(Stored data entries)
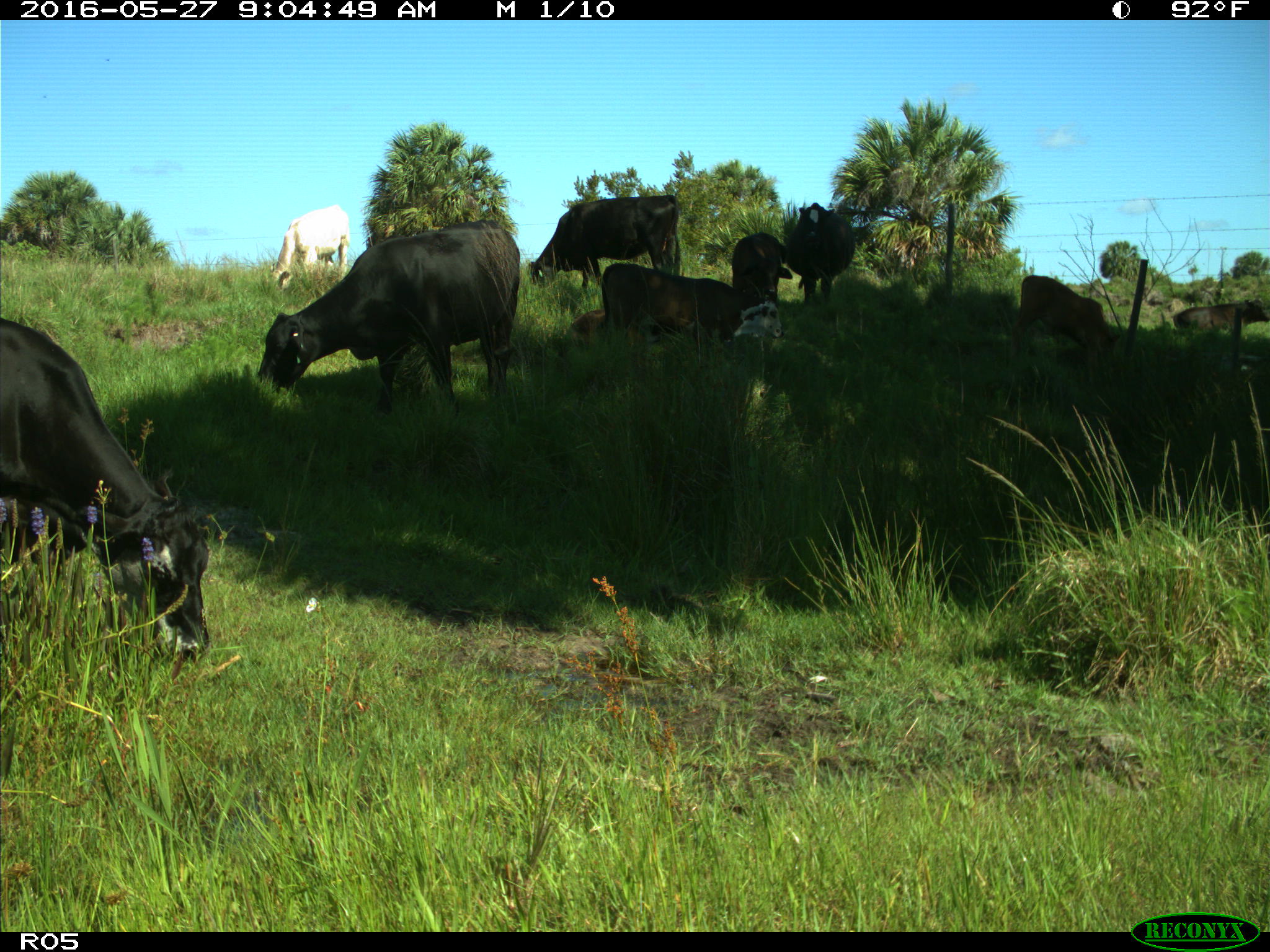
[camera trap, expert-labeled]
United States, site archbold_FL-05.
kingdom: Animalia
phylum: Chordata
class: Mammalia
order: Artiodactyla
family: Bovidae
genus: Bos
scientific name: Bos taurus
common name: domestic cow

■ **TASK BRIEF**: Repeat all entries exactly. Skip the pictures.

■ **RESULT OF THIS TASK**:
[camera trap, expert-labeled]
United States, site archbold_FL-05.
kingdom: Animalia
phylum: Chordata
class: Mammalia
order: Artiodactyla
family: Bovidae
genus: Bos
scientific name: Bos taurus
common name: domestic cow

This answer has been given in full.